A common theme at Car and Driver is society's apparent willingness to make the many suffer for the sins of the few. So they opposed attempts to tighten the drunk-driving blood/alcohol content standard to 0.08 percent, pointing out that drivers between 0.08 and 0.10 (the previous standard), by the proponents' own statistics, cause a lot fewer fatalities than drivers way over the limit; in fact, the average BAC for a driver involved in a fatal accident is a whopping 0.18 — and the majority of automotive fatalities don't involve alcohol at all. Not that any of the New Prohibitionists care about little details like that. Neither do the Greens, which embrace expensive smog tests and increasingly-tight emissions controls despite the fact that the vast majority of pollutants of automotive origin come from a relative handful of grossly out-of-tune cars. Donald Stedman, of the University of Denver, the inventor of remote pollution sensors (which the EPA spurns because they can be run without a whole lot of bureaucracy attached), was consulted for the February 2001 C/D, and he reports that in his neck of the woods, half of the pollution comes from a mere 5 percent of the cars; the worst 1 percent produces a full third of all auto emissions. Tightening the screws on automakers will have absolutely zero effect on this situation, and routine "smog checks" are subject to all manner of subterfuge, but apparently it's more important to appear to be doing something than actually to be doing something.

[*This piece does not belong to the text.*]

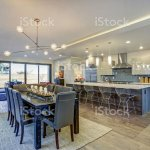 Sleek Modern Kitchen Design With A Long Center Island Stock Photo Download Image Now Istock
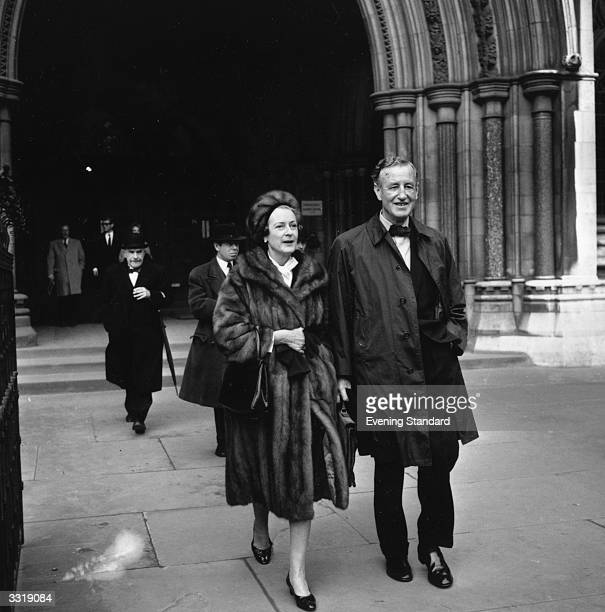 English novelist Ian Fleming creator of secret service agent James Bond leaves court with his wife after a court case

I mention all these political stances just in case you thought it was the job of a car magazine to test cars. Certainly C/D tests cars, also trucks, minivans and SUVs, and occasionally, um, other vehicles; in February, they reviewed a Trident-class nuclear submarine. (Power, 60,000 hp; top speed, 28 mph submerged.) But man does not drive by test results alone, and considering how close we came to electing a man with a morbid fear of the internal-combustion engine to the Presidency, it's clear to me — and to Car and Driver — that an open mind is just as important as an open road.